Les salaires des Français: une distribution très asymétrique (et ce n’est pas un détail)
Le graphique montre une distribution des salaires fortement concentrée sur les bas et moyens revenus, avec une longue traîne vers les hauts salaires.
Concrètement :
- Une grande partie des salariés est regroupée entre 1 400 € et 2 500 € net
- Puis la fréquence chute rapidement quand les salaires augmentent
- Les très hauts salaires existent… mais concernent très peu de monde
C’est une structure typique d’une distribution inégalitaire, où quelques hauts revenus tirent la moyenne vers le haut.
Médiane vs moyenne : l’écart qui change tout
2 chiffres clés :
- Salaire médian : 2 190 € net
- Salaire moyen : 2 733 € net
Cet écart de plus de 500 € n’est pas anodin. Il signifie que :
- La moitié des Français gagne moins de 2 190 €
- Mais la moyenne est tirée vers le haut par une minorité de hauts salaires
Autrement dit : le salaire “typique” est bien plus proche de 2 200 € que de 2 700 €.
Les bas salaires : une réalité massive
Le graphique indique :
- 10 % gagnent moins de 1 492 € net
Cela correspond à une partie significative des travailleurs proches du SMIC ou en temps partiel.
Mais ce chiffre sous-estime en réalité la pression des bas revenus, car :
- Une grande partie des salariés se situe juste au-dessus
- La densité est maximale entre 1 500 € et 2 000 €
Donc la zone “bas salaires” est large, pas marginale.
Les hauts salaires : visibles mais minoritaires
Autres repères :
- 10 % gagnent plus de 4 344 €
- 1,4 % gagnent plus de 9 000 €
Ces chiffres sont essentiels pour comprendre les perceptions biaisées :
- Les salaires élevés existent, mais restent statistiquement rares
- Le seuil des 4 000 € marque déjà une entrée dans les 10 % les mieux payés
Cela remet en perspective beaucoup de discours sur les “revenus élevés”.
Une classe moyenne… très resserrée
Si on prend la médiane comme point central :
- La majorité des salariés se situe dans une zone assez étroite autour de 2 000 € à 3 000 €
- Il n’y a pas une large classe moyenne homogène, mais plutôt un bloc dense et compressé
Cela traduit :
- Une faible dispersion au centre
- Mais une forte dispersion aux extrémités (surtout vers le haut)

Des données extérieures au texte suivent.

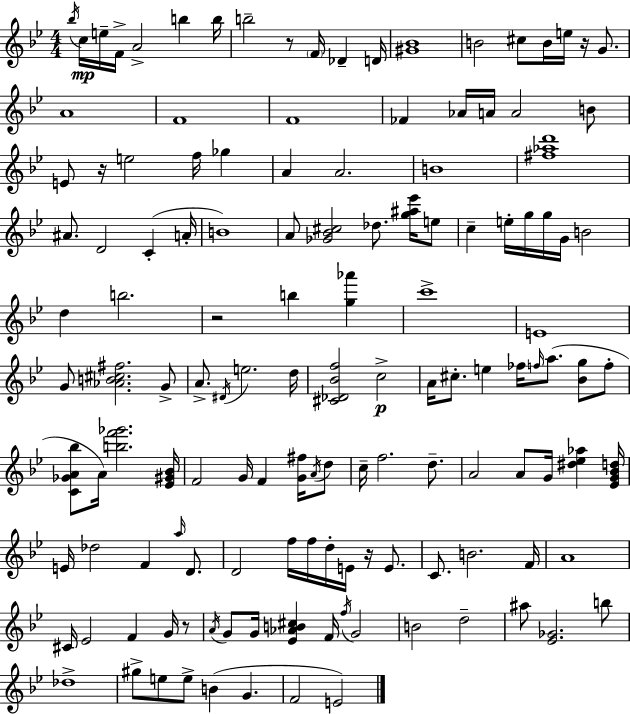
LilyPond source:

{
  \clef treble
  \numericTimeSignature
  \time 4/4
  \key bes \major
  \acciaccatura { bes''16 }\mp c''16 e''16-- f'16-> a'2-> b''4 | b''16 b''2-- r8 \parenthesize f'16 des'4-- | d'16 <gis' bes'>1 | b'2 cis''8 b'16 e''16 r16 g'8. | \break a'1 | f'1 | f'1 | fes'4 aes'16 a'16 a'2 b'8 | \break e'8 r16 e''2 f''16 ges''4 | a'4 a'2. | b'1 | <fis'' aes'' d'''>1 | \break ais'8. d'2 c'4-.( | a'16-. b'1) | a'8 <ges' bes' cis''>2 des''8. <g'' ais'' ees'''>16 e''8 | c''4-- e''16-. g''16 g''16 g'16 b'2 | \break d''4 b''2. | r2 b''4 <g'' aes'''>4 | c'''1-> | e'1 | \break g'8 <aes' b' cis'' fis''>2. g'8-> | a'8.-> \acciaccatura { dis'16 } e''2. | d''16 <cis' des' bes' f''>2 c''2->\p | a'16 cis''8.-. e''4 fes''16 \grace { f''16 }( a''8. <bes' g''>8 | \break f''8-. <c' ges' a' bes''>8 a'16) <b'' f''' ges'''>2. | <ees' gis' bes'>16 f'2 g'16 f'4 | <g' fis''>16 \acciaccatura { a'16 } d''8 c''16-- f''2. | d''8.-- a'2 a'8 g'16 <dis'' ees'' aes''>4 | \break <ees' g' bes' d''>16 e'16 des''2 f'4 | \grace { a''16 } d'8. d'2 f''16 f''16 d''16-. | e'16 r16 e'8. c'8. b'2. | f'16 a'1 | \break cis'16 ees'2 f'4 | g'16 r8 \acciaccatura { a'16 } g'8 g'16 <ees' aes' b' cis''>4 f'16 \acciaccatura { f''16 } g'2 | b'2 d''2-- | ais''8 <ees' ges'>2. | \break b''8 des''1-> | gis''8-> e''8 e''8-> b'4( | g'4. f'2 e'2) | \bar "|."
}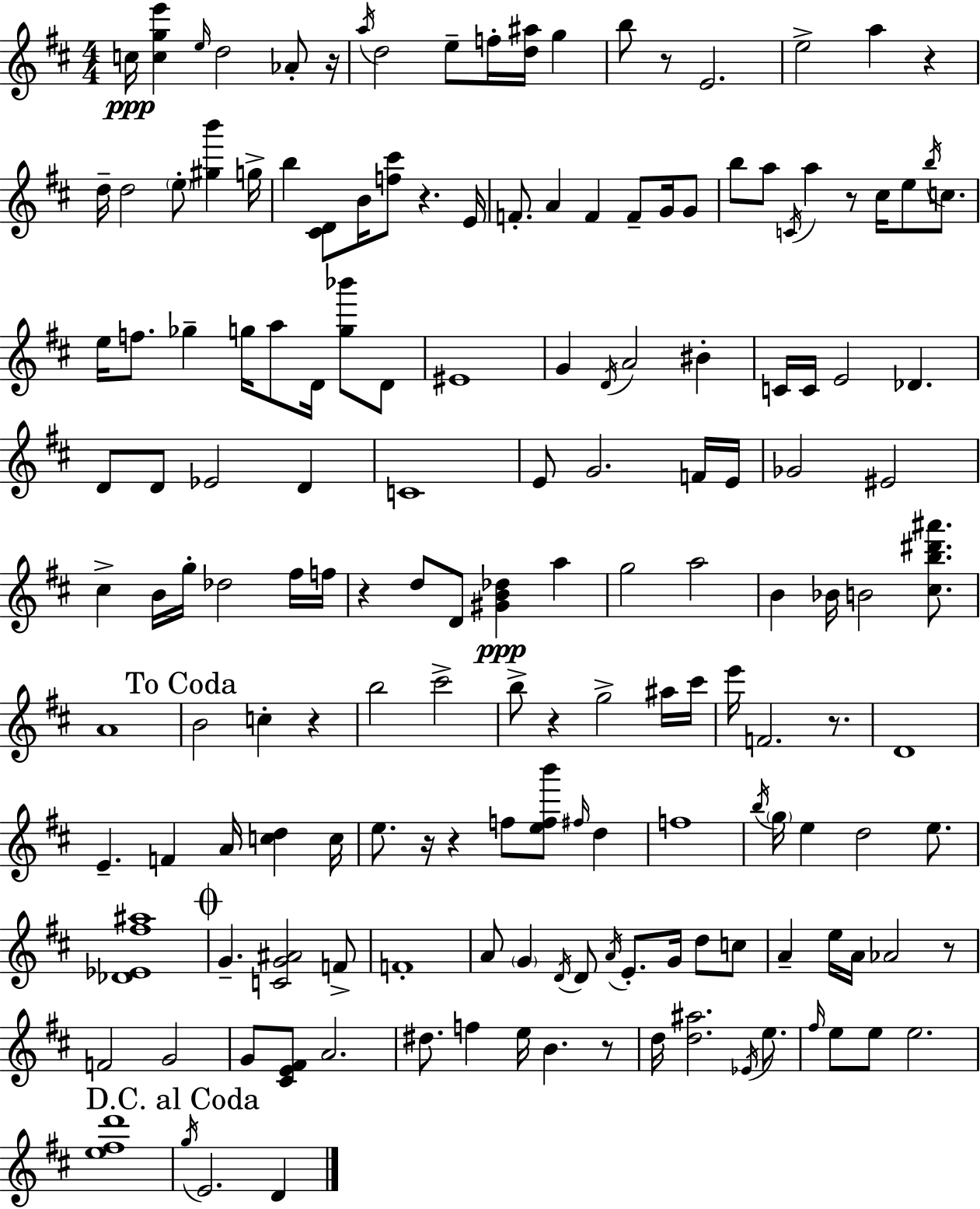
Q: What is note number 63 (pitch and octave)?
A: B4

3 conclusions majeures à ce graphique:
- La France salariale est dominée par les revenus modestes et intermédiaires
Contrairement à certaines perceptions, les hauts salaires restent marginaux. - La moyenne est trompeuse
Elle donne une image plus “riche” que la réalité vécue par la majorité. - Les inégalités passent surtout par le haut
Ce ne sont pas seulement les bas salaires qui expliquent l’écart, mais surtout la minorité de très hauts revenus.
Ce que ce graphique ne montre pas (mais qu’il faut avoir en tête)
Ce graphique :
- ne prend en compte que le privé
- ne distingue pas temps plein / temps partiel réel
- ne montre pas les écarts :
- hommes / femmes
- cadres / non cadres
- régions
On peut penser que la réalité est encore plus nuancée — et souvent plus inégalitaire.